昨日の飲み会で、私はどうやら飲み過ぎてしまったらしい。 ふらふらで危なっかしい私は歩いて帰ると言ったという。 しかし、公太くんは心配になり送ろうとしたのだが。 何度聞いても家の場所を吐かず、吐くのは別のものばかりで。 意を決して公太くんは自宅に私を運びこんでくれたらしい。 着ていた服は、私自身が汚したらしい。
あーあ。 年上のメンツ丸潰れだ。 食べ終わった朝食の美味しさで女としても丸潰れだ。いい主夫になるよ、この子は。 貸してくれたぶかぶかのスウェットも、なんか良い香りがする。 30歳で20代前半の子に衣食住整えてもらえるなんて。 そりゃ結婚なんて考えていい段階じゃないよね。

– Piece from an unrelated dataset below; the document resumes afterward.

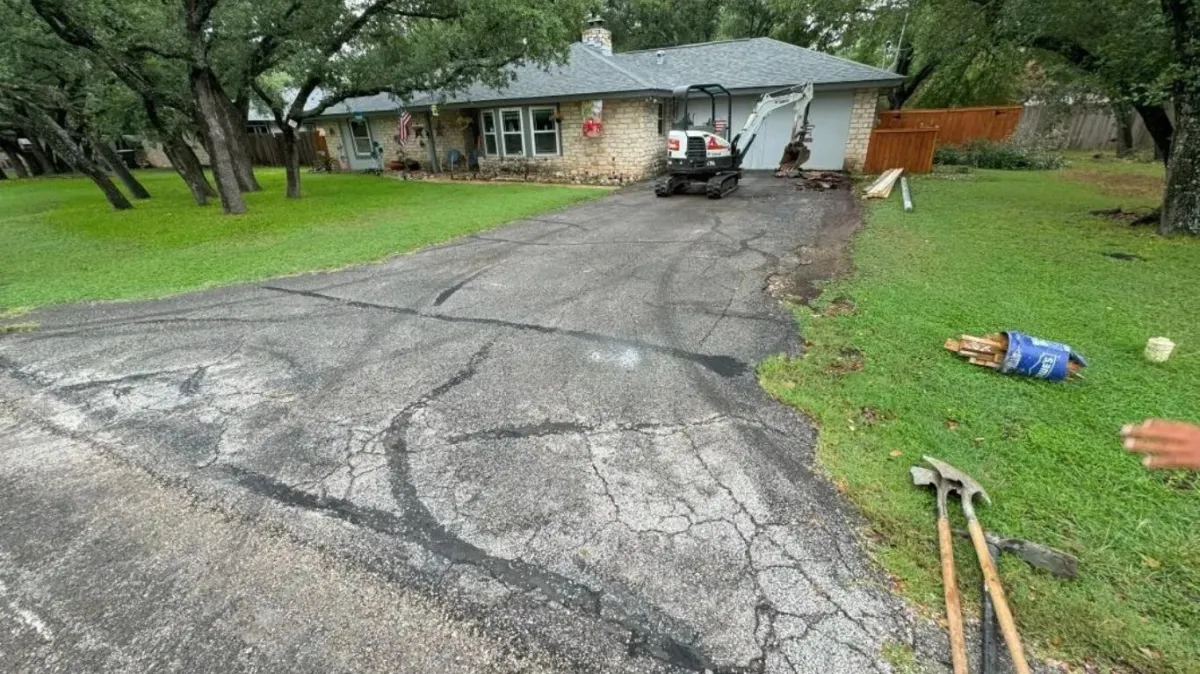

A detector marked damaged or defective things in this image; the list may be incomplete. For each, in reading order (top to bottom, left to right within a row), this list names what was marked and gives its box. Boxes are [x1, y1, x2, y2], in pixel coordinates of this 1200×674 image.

cracked asphalt driveway [0, 176, 936, 668]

「あー… ごめんね? こんなのの面倒見させて。 どうせならもっと若い子が良かったよね?」
「え、いやそんなことは!」
優しい心の持ち主だ。 こんなめんどくさい女を相手にするなんて、もし自分なら絶対無理だと言うのに。 まだ若いのにしっかりした子だ、将来有望だ。

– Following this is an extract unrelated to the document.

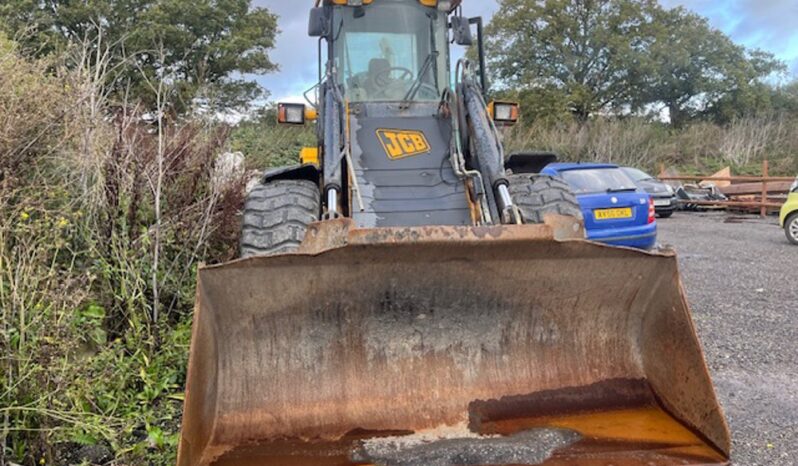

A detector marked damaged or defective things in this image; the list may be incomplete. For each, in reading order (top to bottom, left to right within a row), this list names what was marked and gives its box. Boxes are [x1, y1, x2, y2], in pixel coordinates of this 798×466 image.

rusty bucket [177, 218, 732, 466]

「あー、そう言えば。 公太くんも今日は有給取ってるんだっけ?」
「あ、はい。 葵さんも、ですよね?」
時計の短針はもうすぐ8の部分に重なろうとしている。 いつもなら家を出る頃だけれど今日はその必要はない。 週初めの月曜から休みをもらって、なんだか気持ちは優越感と罪悪感で半分くらいになってる。

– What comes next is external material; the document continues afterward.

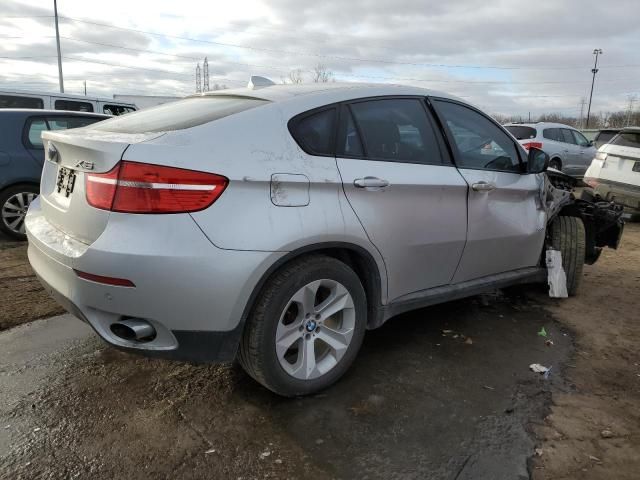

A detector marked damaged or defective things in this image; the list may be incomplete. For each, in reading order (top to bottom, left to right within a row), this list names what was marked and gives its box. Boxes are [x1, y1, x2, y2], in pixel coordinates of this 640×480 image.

休みならダラダラして過ごすのが私の平常運転だけれど今はそうはいかない。 職場の後輩とはいえ他人の家、いつまでもお邪魔するわけにはいかない。 迷惑かけたみたいだから、尚更。 そう思って立ち上がろうとした。
「お茶とコーヒー、どっちがいいですか?」
「………あー、じゃあお茶を」
…これは仕方ない。うん、これを飲んだら帰ろう。 もてなしを断るのも失礼だからね。
私はそうして、出されたほうじ茶を啜った。